Ein Jahr vor der Bundestagswahl fordern die Grünen ein radikales Umdenken in der deutschen Verkehrspolitik.
In einem gemeinsamen Vorstoß sprechen sich Partei- und Fraktionsführung für ein Moratorium für den Neubeginn von Autobahnen und Bundesstraßen aus: "Wir brauchen eine andere Verkehrspolitik", sagte die Parteivorsitzende Annalena Baerbock der "Süddeutschen Zeitung" (Montagsausgabe). "Die Planungen für Autobahnen und Bundesstraßen müssen grundsätzlich auf die Einhaltung der Klimaziele, Notwendigkeit und die Wirtschaftlichkeit überprüft werden", sagte auch der Fraktionsvorsitzende Anton Hofreiter.
Das derzeit besonders umstrittene Bauprojekt, den Weiterbau der A 49 in Hessen, solle die Bundesregierung "jetzt stoppen", sagte Baerbock weiter. Die Polizei hatte zuletzt begonnen, Protestcamps zu räumen. Aktivisten versuchen, die begonnene Rodung von Wäldern zu stoppen. Für Sonntag wurden neue Demonstrationen erwartet. Die Grünen wenden sich mit dem Vorstoß gegen die langfristige Dominanz der Straßenplanung in der deutschen Verkehrspolitik.
"Die Verkehrsplanung der Bundesregierung zementiert für die nächsten zehn Jahre zahllose Straßenprojekte und konterkariert die deutschen Klimaziele", sagte Hofreiter. Auch der Verkehrssektor müsse einen substanziellen Beitrag zur Lösung der Klimakrise beitragen. "Statt immer mehr Autobahnen und Umgehungsstraßen zu bauen muss der Fokus auf einem massiven Ausbau von Bus und Bahn, der Stärkung des Radverkehrs und vernetzter Mobilitätsangebote liegen", so der Fraktionschef.
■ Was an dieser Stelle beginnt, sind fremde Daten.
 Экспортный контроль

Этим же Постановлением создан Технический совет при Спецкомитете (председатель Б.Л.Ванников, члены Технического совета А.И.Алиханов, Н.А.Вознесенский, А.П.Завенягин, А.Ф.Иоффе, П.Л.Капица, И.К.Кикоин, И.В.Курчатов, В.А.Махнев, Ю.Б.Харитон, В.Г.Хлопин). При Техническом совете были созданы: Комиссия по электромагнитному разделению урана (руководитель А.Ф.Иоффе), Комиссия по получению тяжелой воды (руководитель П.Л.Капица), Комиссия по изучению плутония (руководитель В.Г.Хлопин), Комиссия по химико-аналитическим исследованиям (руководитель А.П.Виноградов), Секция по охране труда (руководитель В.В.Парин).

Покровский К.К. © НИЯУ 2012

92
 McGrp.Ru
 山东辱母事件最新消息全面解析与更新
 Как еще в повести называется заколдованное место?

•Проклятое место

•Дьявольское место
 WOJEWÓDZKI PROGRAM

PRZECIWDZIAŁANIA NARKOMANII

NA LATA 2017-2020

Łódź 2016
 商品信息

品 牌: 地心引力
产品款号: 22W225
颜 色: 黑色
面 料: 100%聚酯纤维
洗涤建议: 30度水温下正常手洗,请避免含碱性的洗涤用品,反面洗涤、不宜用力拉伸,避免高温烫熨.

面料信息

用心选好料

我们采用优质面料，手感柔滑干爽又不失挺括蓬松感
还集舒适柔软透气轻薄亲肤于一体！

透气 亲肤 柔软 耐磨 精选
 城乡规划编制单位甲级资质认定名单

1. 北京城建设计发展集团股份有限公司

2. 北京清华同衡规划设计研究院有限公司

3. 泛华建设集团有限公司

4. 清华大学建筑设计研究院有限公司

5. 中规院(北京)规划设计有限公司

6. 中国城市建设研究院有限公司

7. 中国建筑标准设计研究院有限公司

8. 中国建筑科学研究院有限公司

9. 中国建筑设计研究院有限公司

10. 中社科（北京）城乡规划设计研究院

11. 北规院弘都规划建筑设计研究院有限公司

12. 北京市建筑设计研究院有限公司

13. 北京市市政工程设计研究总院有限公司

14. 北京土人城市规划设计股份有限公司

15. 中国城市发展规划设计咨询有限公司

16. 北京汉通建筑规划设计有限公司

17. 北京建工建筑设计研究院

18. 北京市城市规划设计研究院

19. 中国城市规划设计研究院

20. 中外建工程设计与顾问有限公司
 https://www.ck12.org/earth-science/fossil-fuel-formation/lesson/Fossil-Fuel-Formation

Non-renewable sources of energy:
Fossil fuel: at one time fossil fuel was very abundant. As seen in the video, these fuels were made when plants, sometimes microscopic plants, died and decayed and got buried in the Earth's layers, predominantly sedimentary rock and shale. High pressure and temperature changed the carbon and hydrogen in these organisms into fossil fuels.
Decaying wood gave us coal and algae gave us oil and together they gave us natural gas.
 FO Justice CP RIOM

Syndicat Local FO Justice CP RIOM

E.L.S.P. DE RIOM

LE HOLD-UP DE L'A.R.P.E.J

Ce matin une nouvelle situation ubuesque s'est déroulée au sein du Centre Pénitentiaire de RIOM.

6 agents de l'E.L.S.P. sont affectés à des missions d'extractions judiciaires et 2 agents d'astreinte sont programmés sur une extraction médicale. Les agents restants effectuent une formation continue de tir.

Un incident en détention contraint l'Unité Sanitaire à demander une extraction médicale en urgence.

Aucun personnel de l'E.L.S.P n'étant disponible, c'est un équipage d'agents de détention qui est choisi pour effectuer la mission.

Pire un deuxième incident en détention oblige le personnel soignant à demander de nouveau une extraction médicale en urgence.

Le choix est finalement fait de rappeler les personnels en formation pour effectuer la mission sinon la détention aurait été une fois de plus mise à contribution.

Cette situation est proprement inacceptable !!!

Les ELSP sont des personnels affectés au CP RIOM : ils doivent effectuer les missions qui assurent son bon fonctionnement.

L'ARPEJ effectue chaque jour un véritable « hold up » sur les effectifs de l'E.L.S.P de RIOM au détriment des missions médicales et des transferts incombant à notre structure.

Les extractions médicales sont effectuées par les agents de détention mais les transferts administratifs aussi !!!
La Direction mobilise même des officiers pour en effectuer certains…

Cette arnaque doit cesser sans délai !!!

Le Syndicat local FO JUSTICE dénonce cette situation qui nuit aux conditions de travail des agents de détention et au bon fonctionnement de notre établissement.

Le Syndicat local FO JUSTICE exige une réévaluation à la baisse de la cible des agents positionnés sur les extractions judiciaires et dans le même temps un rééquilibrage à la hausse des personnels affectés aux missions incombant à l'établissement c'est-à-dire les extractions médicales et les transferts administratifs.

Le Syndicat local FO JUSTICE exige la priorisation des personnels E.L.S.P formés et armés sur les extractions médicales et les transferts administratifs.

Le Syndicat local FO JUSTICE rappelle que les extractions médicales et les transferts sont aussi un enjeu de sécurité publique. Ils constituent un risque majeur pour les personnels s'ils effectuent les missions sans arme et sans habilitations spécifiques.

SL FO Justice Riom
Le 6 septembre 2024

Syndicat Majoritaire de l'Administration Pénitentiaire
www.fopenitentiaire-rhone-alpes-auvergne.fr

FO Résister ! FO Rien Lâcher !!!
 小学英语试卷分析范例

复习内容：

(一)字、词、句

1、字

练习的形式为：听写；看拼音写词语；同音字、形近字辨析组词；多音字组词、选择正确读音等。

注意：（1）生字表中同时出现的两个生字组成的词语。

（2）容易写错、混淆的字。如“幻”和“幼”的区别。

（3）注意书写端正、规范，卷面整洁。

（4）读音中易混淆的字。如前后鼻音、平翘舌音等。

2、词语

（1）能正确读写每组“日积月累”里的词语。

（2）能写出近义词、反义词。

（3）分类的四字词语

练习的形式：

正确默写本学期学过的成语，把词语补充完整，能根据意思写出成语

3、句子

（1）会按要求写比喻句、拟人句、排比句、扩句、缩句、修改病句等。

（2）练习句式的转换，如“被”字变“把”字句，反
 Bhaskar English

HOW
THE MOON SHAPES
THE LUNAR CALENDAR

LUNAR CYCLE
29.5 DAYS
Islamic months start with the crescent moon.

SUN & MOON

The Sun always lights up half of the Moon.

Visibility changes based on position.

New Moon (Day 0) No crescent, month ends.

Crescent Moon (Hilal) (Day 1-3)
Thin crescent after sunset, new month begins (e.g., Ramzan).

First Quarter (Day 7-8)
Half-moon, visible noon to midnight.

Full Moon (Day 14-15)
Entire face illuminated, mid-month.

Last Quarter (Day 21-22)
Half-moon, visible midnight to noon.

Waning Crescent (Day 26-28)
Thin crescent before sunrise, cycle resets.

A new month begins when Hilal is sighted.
Der Autoverkehr gehört seit Jahren zu den großen Klimasündern in Deutschland. Er trägt maßgeblich dazu bei, dass Deutschland seine Vorgaben aus dem Abkommen von Paris verfehlt. Dennoch liegen die Prioritäten bundesweit auf dem Straßenverkehr. Das Bundesfernstraßennetz gilt mit 13.000-Autobahn- und 38.000-Bundesstraßenkilometer schon heute als eines der dichtesten in Europa.
Die Planung des Bundesverkehrsministeriums sieht bis 2030 dennoch rund 80 Neubauprojekte und mehr als 200 Ausbauprojekte allein bei Autobahnen vor. Im gleichen Zeitraum sieht der aktuelle Bundesverkehrswegeplan - die Blaupause für die Verkehrsplanung hier zu Lande - Investitionen von 270 Milliarden Euro vor. Die Hälfte der Mittel fließen in Straßen, 40 Prozent in Bahnstrecken, der Rest in Flüsse und Kanäle.
Eine rasche Reaktion fordert Baerbock am Beispiel A 49 in Hessen: "Der Weiterbau der 49 ist verkehrspolitisch, umweltpolitisch und klimapolitisch falsch." CDU, SPD und FDP hätten die Autobahn über Jahrzehnte vorangetrieben. "Und das in einer Zeit, in der sich die Erderhitzung dramatisch beschleunigt. Deshalb: Der Bund muss den Weiterbau der A49 jetzt stoppen, damit die wertvollen Bäume stehen bleiben können", sagte Baerbock.
Bundesverkehrsminister Andreas Scheuer (CSU) sei der Auftraggeber. Er habe die Fäden in der Hand, die hessische Landesregierung müsse ausführen. Damit bringt Baerbock Hessens Verkehrsminister Tarek Al-Wazir (Grüne) in eine schwierige Lage. Er hatte das Projekt zwar nicht unterstützt, muss es aber als Koalitionspartner der CDU realisieren.